| Passage |
»»
Which pitcher is Astros' weak link? (Spoiler: There is none)

October 28th, 2022

In Game 3 of the ALCS, the Astros sent out 25-year-old Cristian Javier to face Yankees ace Gerrit Cole. Javier, in his third season in the Majors, posted a 2.54 ERA this year. He finished the season with a 25 1/3-inning scoreless streak, he had the third-highest strikeout rate among pitchers who threw as many innings as he did (behind only Shohei Ohtani and Carlos Rodón) and he was the starter when the Astros no-hit the Yankees in June.

Javier is, by any definition, an extremely effective Major League pitcher. (He posted 3.7 WAR, per FanGraphs.) But despite the Astros making deep postseason runs in each of the past two years, this was his first postseason start. Game 3 was his first start of any kind in three weeks, and even that only came about when expected starter Lance McCullers Jr. injured himself in a champagne incident -- no, really -- and needed another day.

On nearly any other team, Javier would be a No. 2 or 3 starter. On the Astros? He’s a luxury. He’s depth. He’s the guy only when you need a guy. And now you know why the 2022 Astros pitching staff has led them to yet another World Series appearance -- because they’re so good, so talented, that a pitcher who hasn’t allowed more than three runs in a game since July can’t even find an opportunity to get on the mound without a fluke injury befalling a teammate.

Javier did his job and then some in Game 3. For a pitcher not even part of the regular postseason rotation, throwing 5 1/3 scoreless innings and outdueling Cole to place your team one win away from the World Series is a solid day's work.

There was a notable stat floating around near the end of the regular season that showed that more than 99% of the Astros' innings had come from pitchers with an ERA below 4.00, which is both impressive and accurate. Eighteen Astros threw at least 10 innings and had an ERA of 4.00 or under, tied for the fourth most ever.

It was, obviously, a very good pitching staff, despite the departure of highly respected pitching coach Brent Strom after last season. If we go back to integration in 1947, the 2022 Astros were tied for 12th best in WAR and 27th in ERA. By ERA+, which compares a team’s ERA to the context of that year’s MLB average, they were tied for fourth best in a non-shortened season, which is both “outstanding” and “not even the best of 2022, because the Dodgers existed.”
««
| Data block |
»»
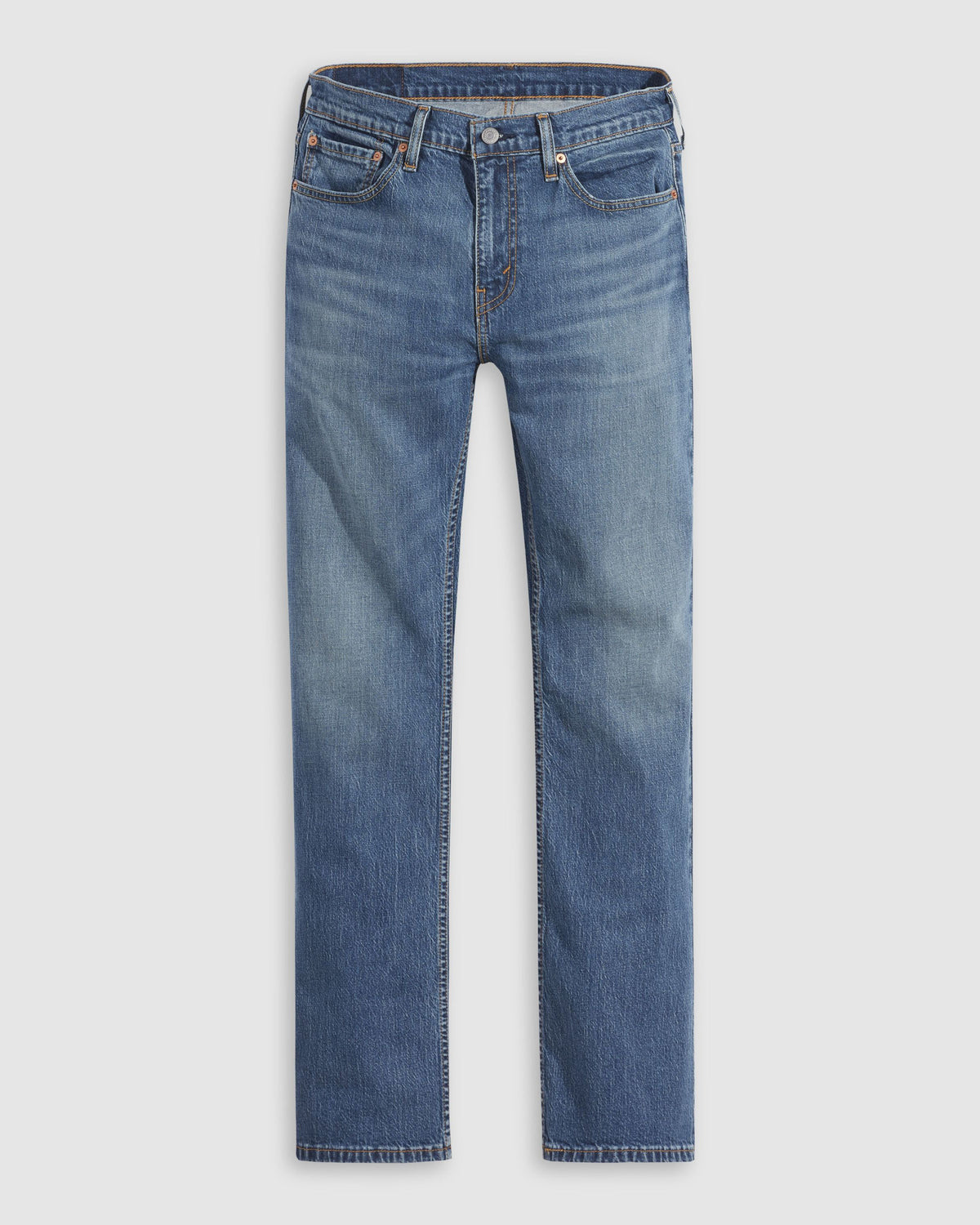 Levi's® 527 Slim Bootcut Mens Jeans - Blue Tunes | Levi's® Jeans | JEANSTORE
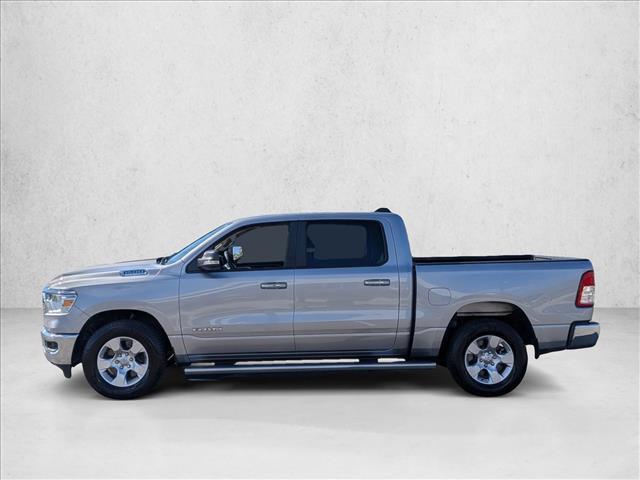 used 2019 Ram 1500 car, priced at $27,341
««
| Complete the following |
- a) In the Astros pitching article, who was expected to start Game 3 of the ALCS before an injury changed the plan?
- b) Shorten the paragraph of the Astros pitching article that begins "There was a notable stat floating around," keeping its main facts.
The material is irrelevant here.

| Numbered answers |
- a) Lance McCullers Jr.

- b) Near the end of the regular season, more than 99% of the Astros' innings came from pitchers with an ERA below 4.00. Eighteen Astros pitched at least 10 innings with an ERA of 4.00 or lower, tied for the fourth most ever.